Resistance Mechanisms
- Ribosomal methylation (erm genes) - the same mechanism as macrolide resistance. Constitutively expressed methylase confers cross-resistance. If the methylase is inducible (not constitutive), clindamycin may still appear susceptible on initial testing - but a subpopulation of constitutive producers can be selected (the "D-zone test" detects this in staphylococci and streptococci).
- Mutation of the ribosomal receptor site
- Enzymatic inactivation
Note: Clindamycin is not a substrate for macrolide efflux pumps (e.g., mef gene), so strains resistant to macrolides via efflux remain susceptible to clindamycin.
Pharmacokinetics
| Parameter | Details |
|---|
| Oral bioavailability | Nearly complete absorption; food does not significantly reduce it |
| Peak level (oral, 150 mg) | 2-3 mcg/mL at ~1 hour |
| IV level (600 mg q8h) | 5-15 mcg/mL |
| Protein binding | ~90% |
| Half-life | ~3 hours (adults); up to 6 h in anuria |
| Distribution | Wide - bones, abscesses, PMNs, alveolar macrophages; crosses placenta |
| CNS penetration | Poor - inadequate even with inflamed meninges (exception: sufficient for cerebral toxoplasmosis) |
| Metabolism | Hepatic - to N-demethylclindamycin and clindamycin sulfoxide |
| Excretion | Bile and urine (only ~10% unchanged in urine) |
| Renal failure | No dose adjustment needed |
| Hepatic failure | Dose adjustment may be required in severe cases |
Formulations: IV, oral, topical (acne), vaginal (bacterial vaginosis). Clindamycin palmitate (oral pediatric) and clindamycin phosphate (parenteral) are prodrugs rapidly hydrolyzed in vivo.
Dosing
Adults (oral):
- Mild-moderate: 150-300 mg every 6 hours
- Severe: 300-600 mg every 6 hours
Adults (IV/IM):
- Serious infections: 1200-2700 mg/day in 3-4 divided doses
Children (oral): 8-12 mg/kg/day in 3-4 doses (severe: 13-25 mg/kg/day)

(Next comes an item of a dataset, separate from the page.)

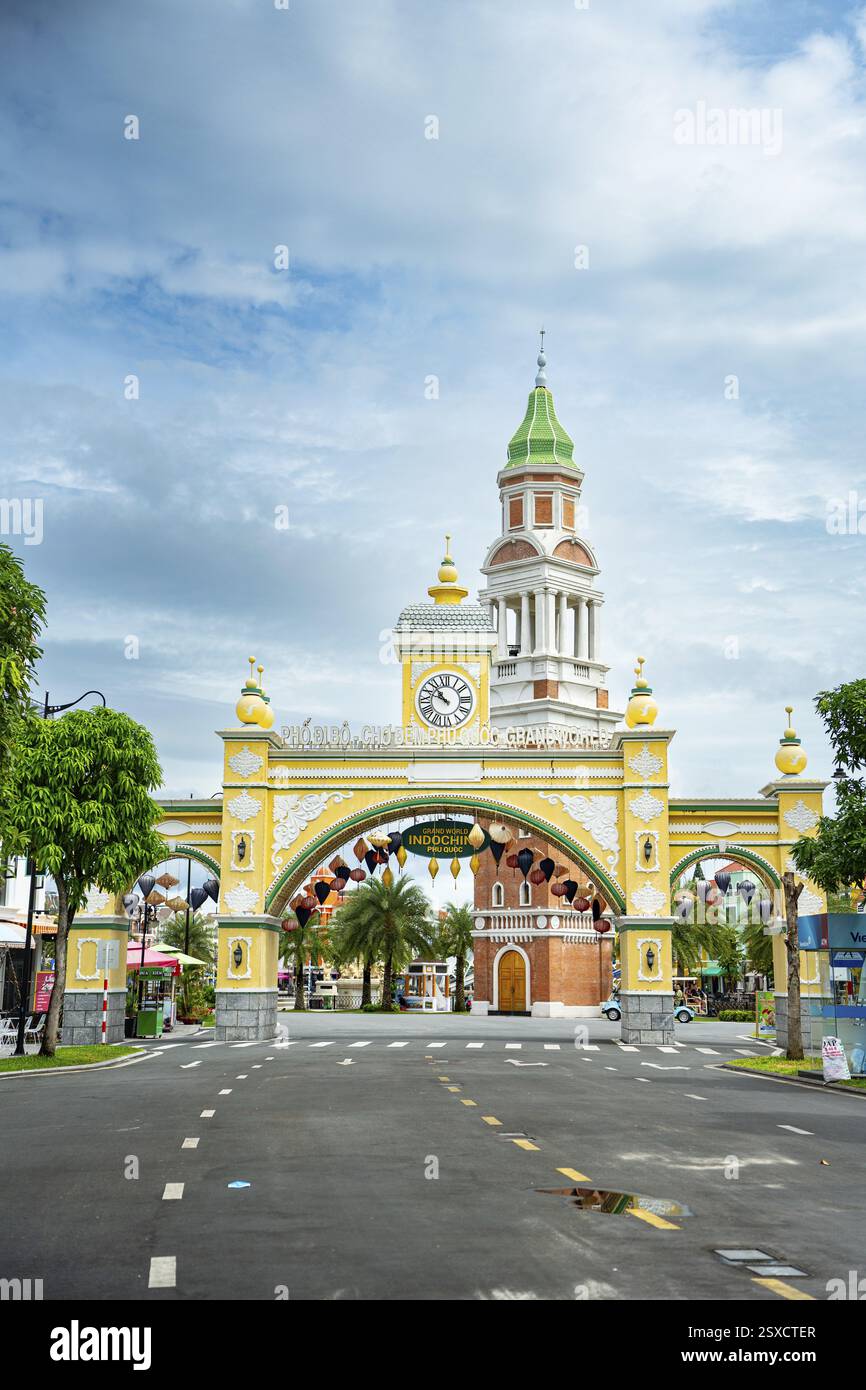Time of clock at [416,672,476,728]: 10:48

Children (IV): 15-40 mg/kg/day in 3-4 doses
Clinical Uses
- Skin and soft-tissue infections - streptococci, staphylococci; especially useful as a beta-lactam alternative or when MRSA is possible
- Necrotizing fasciitis / toxic shock syndrome - used with a beta-lactam; inhibits toxin production (protein synthesis block suppresses exotoxin output). Typically limited to the first 48-72 hours for this purpose
- Anaerobic infections - intra-abdominal, pelvic (PID, septic abortion), lung abscesses, periodontal abscesses
- Osteomyelitis - excellent bone penetration makes it an alternative agent
- Cerebral toxoplasmosis (HIV/AIDS) - clindamycin + pyrimethamine + leucovorin as alternative to TMP-SMX
- PCP pneumonia (HIV) - clindamycin + primaquine as second-line
- Malaria - clindamycin + quinine for non-severe malaria
- Bacterial vaginosis - vaginal formulation
- Acne vulgaris - topical formulation (often combined with benzoyl peroxide to reduce resistance)
Adverse Effects
| Effect | Details |
|---|
| C. difficile colitis | Most serious - boxed warning in the US. Odds ratio ~16 vs. no antibiotics (vs. ~5.5 for cephalosporins or fluoroquinolones). Features: watery diarrhea, fever, elevated WBC. Can be fatal |
| Diarrhea | 2-20% incidence; usually mild and resolves on stopping |
| Skin rash | ~10%; more common in HIV patients |
| Stevens-Johnson syndrome | Uncommon |
| Elevated hepatic transaminases | Reversible, uncommon |
| Neuromuscular blockade | Rare; caution with agents that also block NMJ |
Agents that inhibit peristalsis (e.g., opioids, antidiarrheals) should be avoided if C. difficile colitis is suspected - they can worsen outcomes.
Key Clinical Pearls
- The D-zone (D-test) should be performed when clindamycin is being considered for MRSA or streptococci that are macrolide-resistant - inducible resistance can become constitutive during therapy.
- Clindamycin's anti-toxin effect (not just antibacterial) is why it is added in necrotizing fasciitis and TSS - protein synthesis inhibition rapidly cuts toxin output even before the bacteria are killed.
- Poor urinary excretion of active drug means it is not useful for UTIs.
- Despite historically being listed as endocarditis prophylaxis for penicillin-allergic patients, it has since been removed from current ADA/AHA dental prophylaxis guidelines.